Q. Re: Bad timing: Tell her how you feel. Tell her, tell her, tell her. April is the only person who can decide if she has moved on or not. Maybe she has and will have no issues remaining friends. Maybe she has moved on because she thought she had no other choice but to. The point is that the letter writer will never know unless she has an open, honest conversation with April.

She isn’t married, and it sounds like she is in a fairly new relationship. Better to have this conversation now than once she is in a serious relationship—or married. You know this conversation will happen at some point.

A: That’s at least one vote for speaking up now! I’m inclined to be slightly more risk-averse, I think, but you’re right that this relationship is fairly new, and the letter writer isn’t contemplating an affair—she’s contemplating offering information that April doesn’t have and that might influence her romantic choices, if she had it.
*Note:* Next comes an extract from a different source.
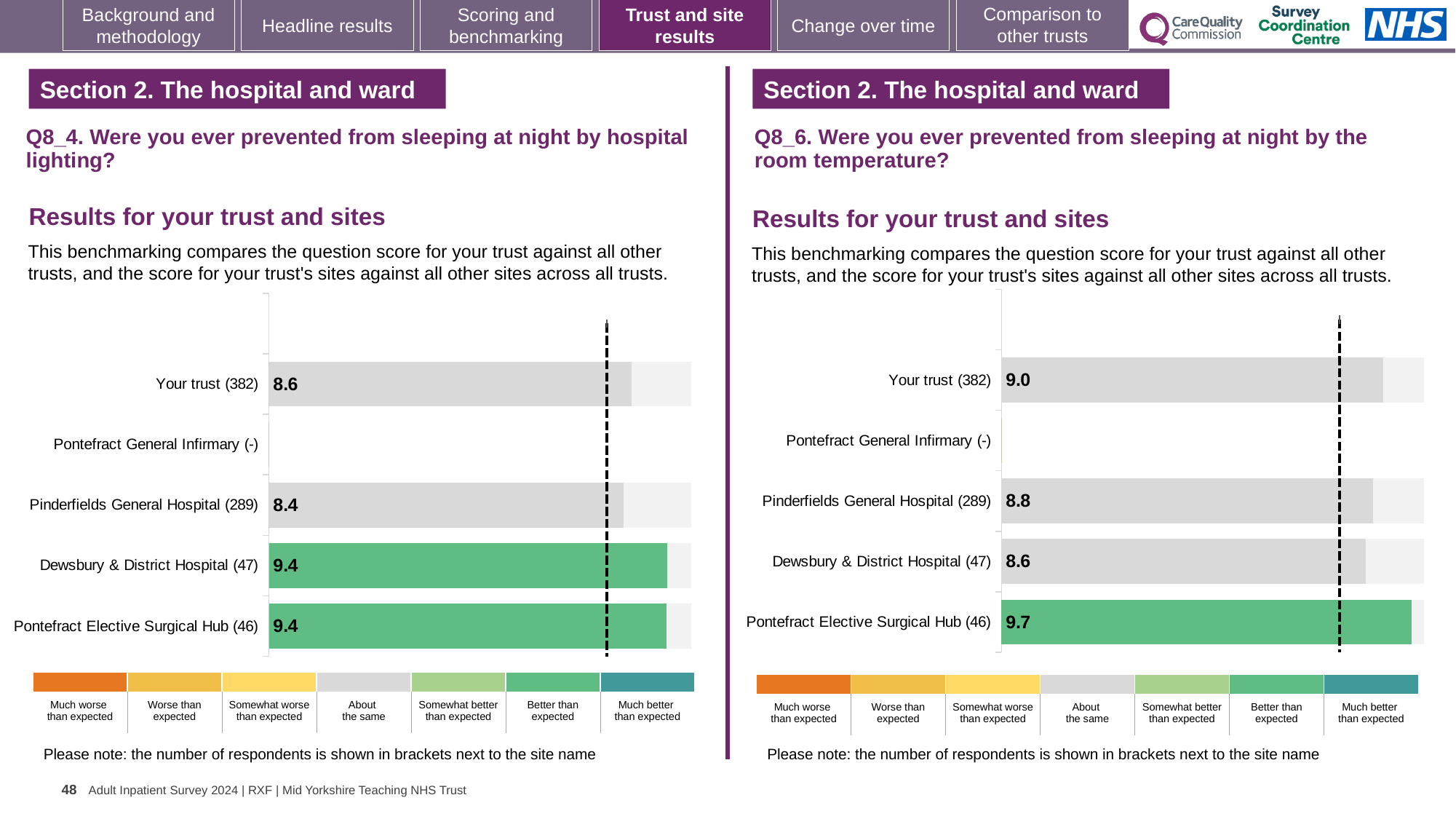
What kind of chart is used on the Q8_4 hospital lighting chart? Bar chart On the Q8_6 room temperature chart, what is the difference between the scores for Pontefract Elective Surgical Hub (46) and Pinderfields General Hospital (289)? 0.9 On the Q8_4 hospital lighting chart, which is larger: the score for Your trust (382) or for Pontefract Elective Surgical Hub (46)? Pontefract Elective Surgical Hub (46) On the Q8_4 hospital lighting chart, what is the score for Your trust (382)? 8.6 On the Q8_6 room temperature chart, which site has the highest score? Pontefract Elective Surgical Hub (46) On the Q8_4 hospital lighting chart, which site has the lowest score? Pinderfields General Hospital (289) On the Q8_4 hospital lighting chart, what is the score for Pinderfields General Hospital (289)? 8.4 On the Q8_6 room temperature chart, what is the score for Your trust (382)? 9.0 On the Q8_6 room temperature chart, which site has the lowest score among those with a bar? Dewsbury & District Hospital (47) How many site/trust labels are listed on the Q8_6 room temperature chart? 5 On the Q8_6 room temperature chart, what is the score for Dewsbury & District Hospital (47)? 8.6 On the Q8_4 hospital lighting chart, what is the difference between the scores for Dewsbury & District Hospital (47) and Pinderfields General Hospital (289)? 1.0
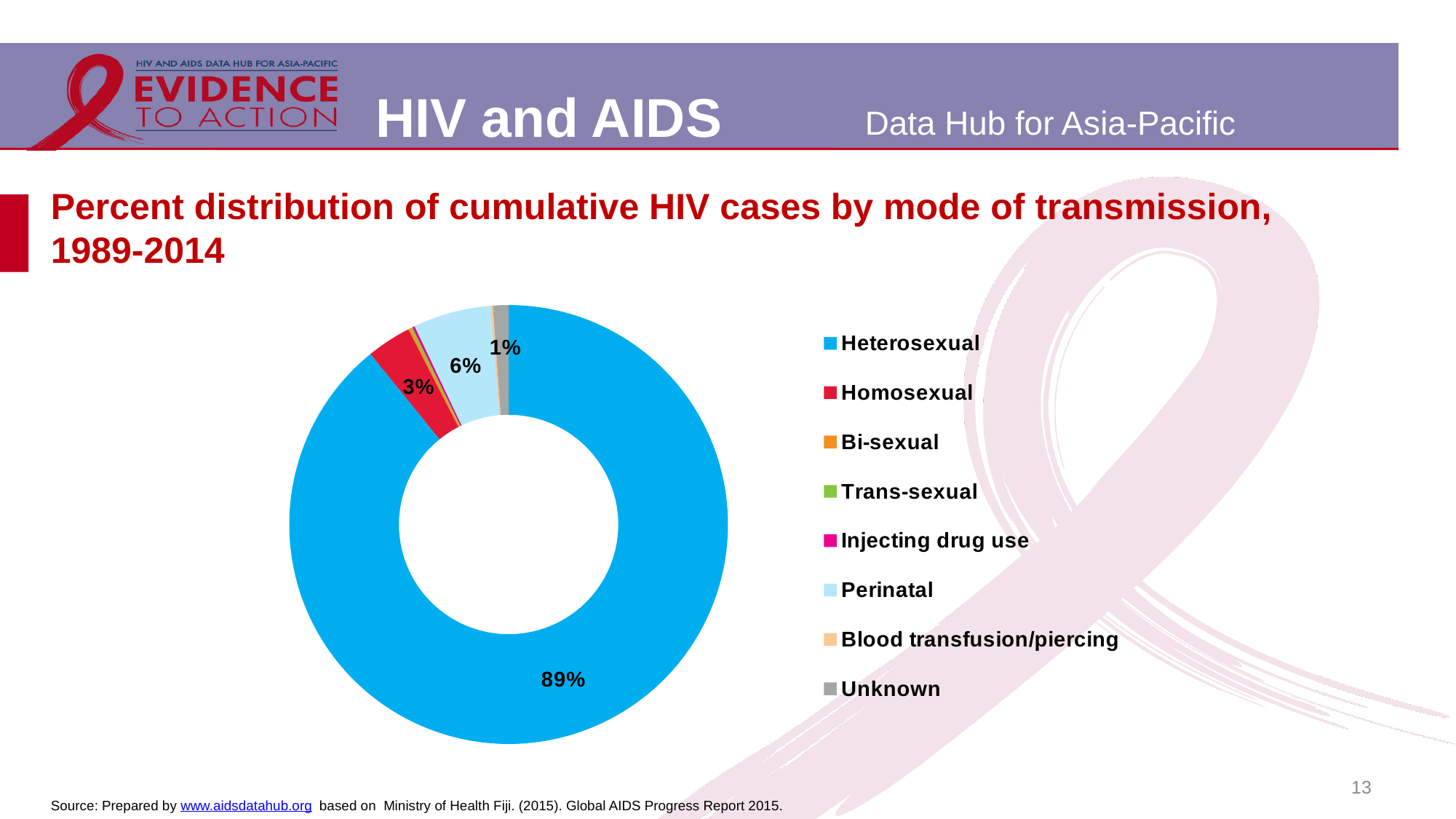
What is the title of the chart on the slide? Percent distribution of cumulative HIV cases by mode of transmission, 1989-2014 How many percentage points larger is the Perinatal share than the Homosexual share? 3 percentage points What percentage of cumulative HIV cases has an Unknown mode of transmission? 1% How many percentage points larger is the Heterosexual share than the Perinatal share? 83 percentage points What colour represents Heterosexual transmission in the chart? Blue What percentage of cumulative HIV cases is attributed to Perinatal transmission? 6% How many modes of transmission are listed in the chart legend? 8 Which accounts for a larger share of cases, Perinatal or Homosexual transmission? Perinatal What type of chart is used to show the distribution of HIV cases by mode of transmission? Pie (doughnut) chart What percentage of cumulative HIV cases is attributed to Homosexual transmission? 3% What percentage of cumulative HIV cases is attributed to Heterosexual transmission? 89% Which mode of transmission accounts for the largest share of cumulative HIV cases? Heterosexual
Q. Brother won’t let dad meet his baby: Despite having been raised in different parts of the country, I have developed a wonderful relationship with my older half-brother, “Tony,” over the last few years. When he was an adolescent, our father made the painful decision to cut off contact with him because of the strain it put on his relationship with my mother. My father is a wonderfully caring man, is regretful about how he treated Tony, and has reached out a number of times, including recently when Tony’s daughter was born. Tony refuses to acknowledge these efforts.

While I understand that Tony doesn’t have the same insight into our father’s choices as I do, I feel that he is being punitive and small by refusing any type of rapprochement. My father is dying to meet his first grandchild, but I can’t even mention our father to Tony without him making a face and changing the subject. How can I talk about this with him?
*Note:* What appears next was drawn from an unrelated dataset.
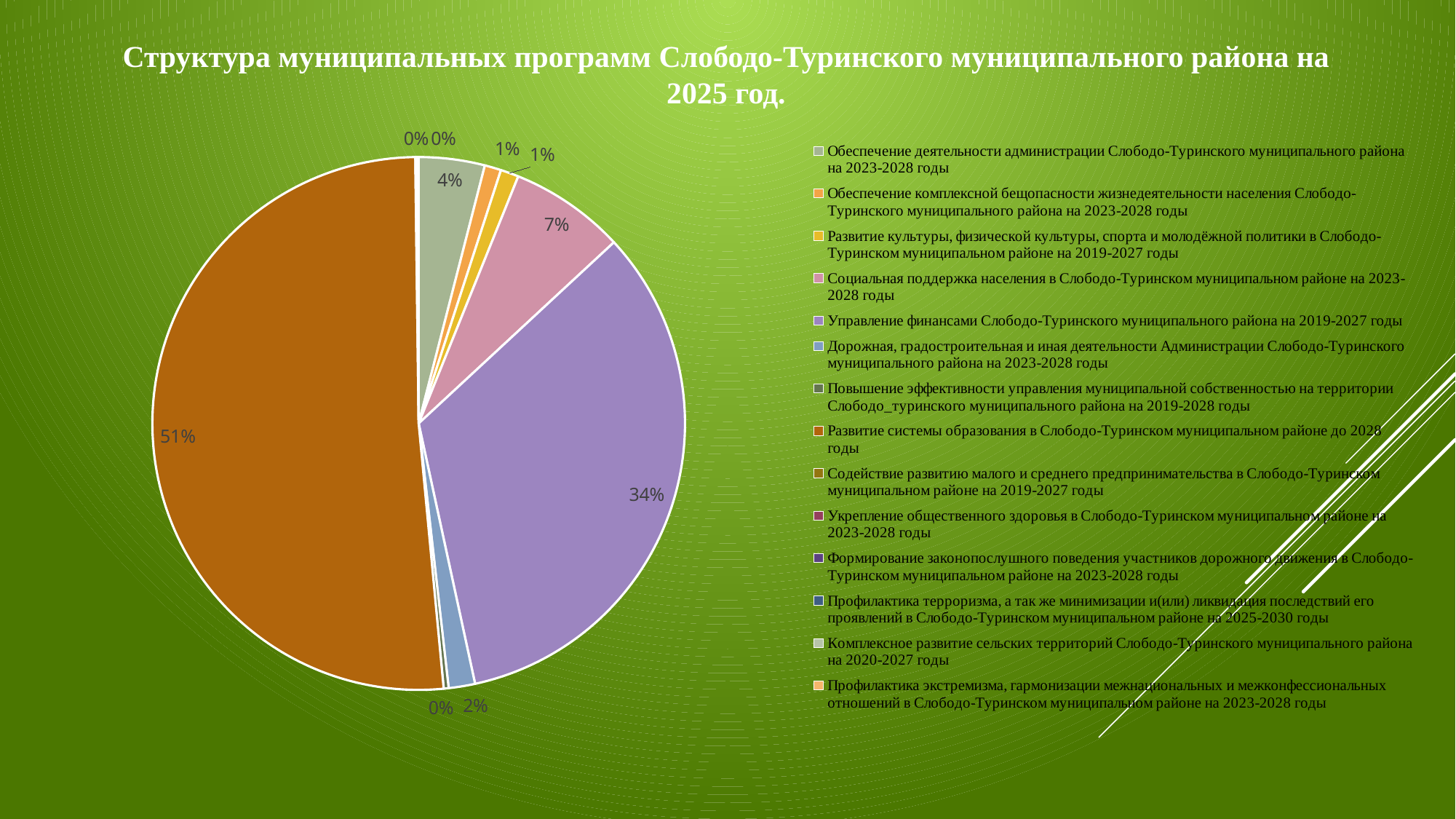
What is the difference in percentage points between the education program (51%) and the finance management program (34%)? 17 What kind of chart is shown on the slide? pie chart What share of the pie does the program 'Развитие системы образования в Слободо-Туринском муниципальном районе до 2028 годы' have? 51% What share of the pie does the program 'Обеспечение деятельности администрации Слободо-Туринского муниципального района на 2023-2028 годы' have? 4% What share of the pie does the program 'Дорожная, градостроительная и иная деятельности Администрации Слободо-Туринского муниципального района на 2023-2028 годы' have? 2% What colour is the slice for 'Управление финансами Слободо-Туринского муниципального района на 2019-2027 годы'? purple What is the title of the chart? Структура муниципальных программ Слободо-Туринского муниципального района на 2025 год. Which is larger: the share for 'Социальная поддержка населения' or the share for 'Обеспечение деятельности администрации'? Социальная поддержка населения Which program has the largest share of the pie? Развитие системы образования в Слободо-Туринском муниципальном районе до 2028 годы How many programs are listed in the legend? 14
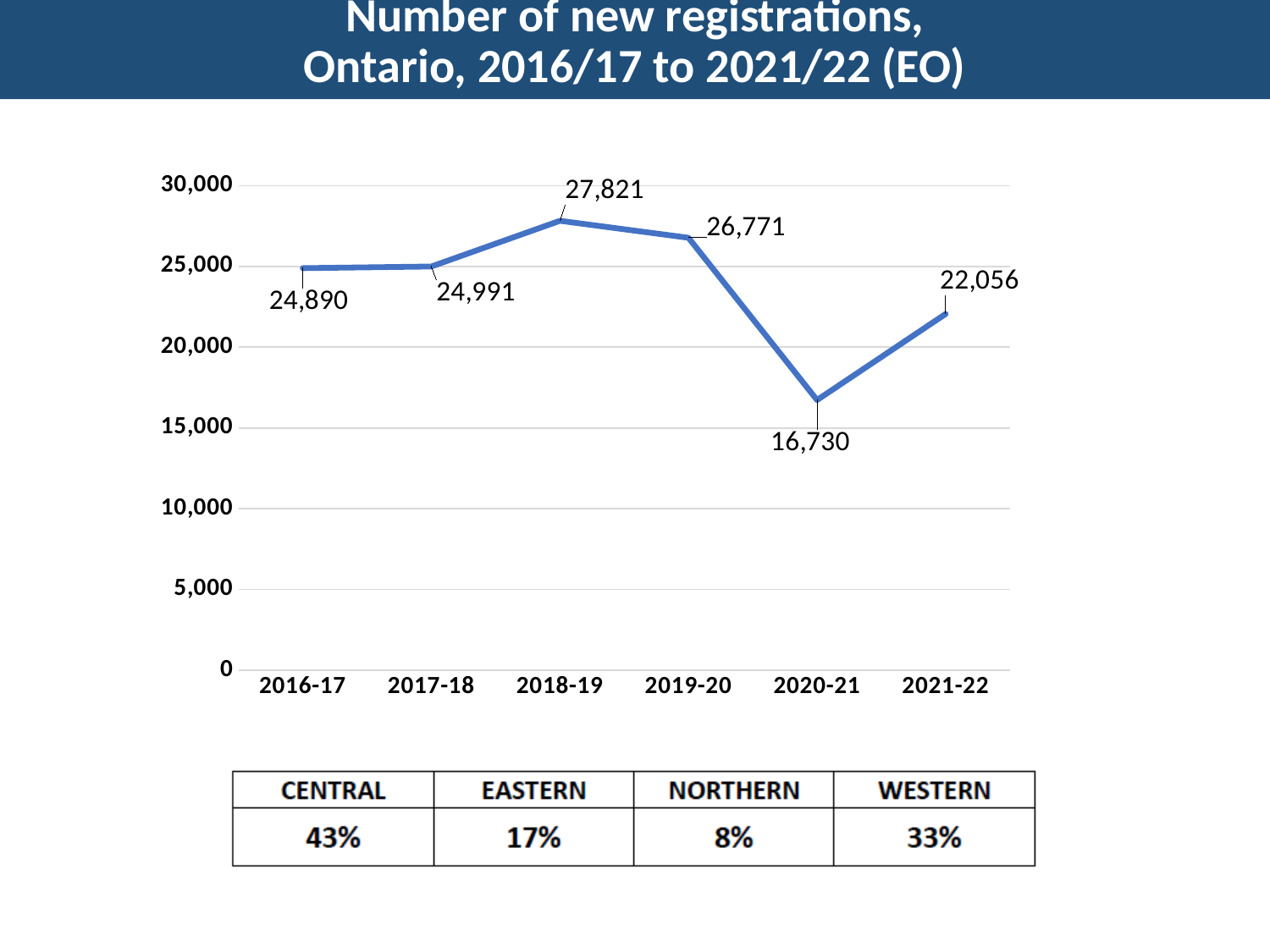
What is the number of new registrations in 2020-21? 16,730 What is the difference in new registrations between 2021-22 and 2020-21? 5,326 Is the value for 2021-22 greater or less than 20,000? greater What is the difference in new registrations between 2018-19 and 2020-21? 11,091 What is the number of new registrations in 2018-19? 27,821 Which year has the lowest number of new registrations? 2020-21 Which year had more new registrations, 2019-20 or 2021-22? 2019-20 Do new registrations rise or fall from 2019-20 to 2020-21? fall What is the number of new registrations in 2016-17? 24,890 Which year has the highest number of new registrations? 2018-19 What kind of chart is shown on the slide? line chart How many years are plotted on the chart? 6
A: Earlier I answered a letter from someone else who’s in Tony’s exact position, and I’m going to give you the exact same advice in reverse. You cannot, and should not, try to manage your brother’s relationship with your father.

Just because your father was caring toward you does not mean that he is incapable of doing the wrong thing, and by your own account, he chose not to be a parent to your brother. Whether or not you think he had sufficient reason to abandon his own son, and whether or not you think his current regret outweighs his past choices, is frankly irrelevant. Please respect Tony’s decision and let him choose whether he wants to re-engage with your father. You cannot pressure him into forgiveness, and you should not attempt to do so. Your goal should not be to “talk about this” with Tony (by which you mean, “convince Tony to see things the way you do”). Your goal should be to let him make his own decisions and to respect the boundary he has so clearly drawn.

Danny M. Lavery: Thanks for joining in, everyone. Remember, Slugworth would give his front teeth to enter the inventing room—give him nothing.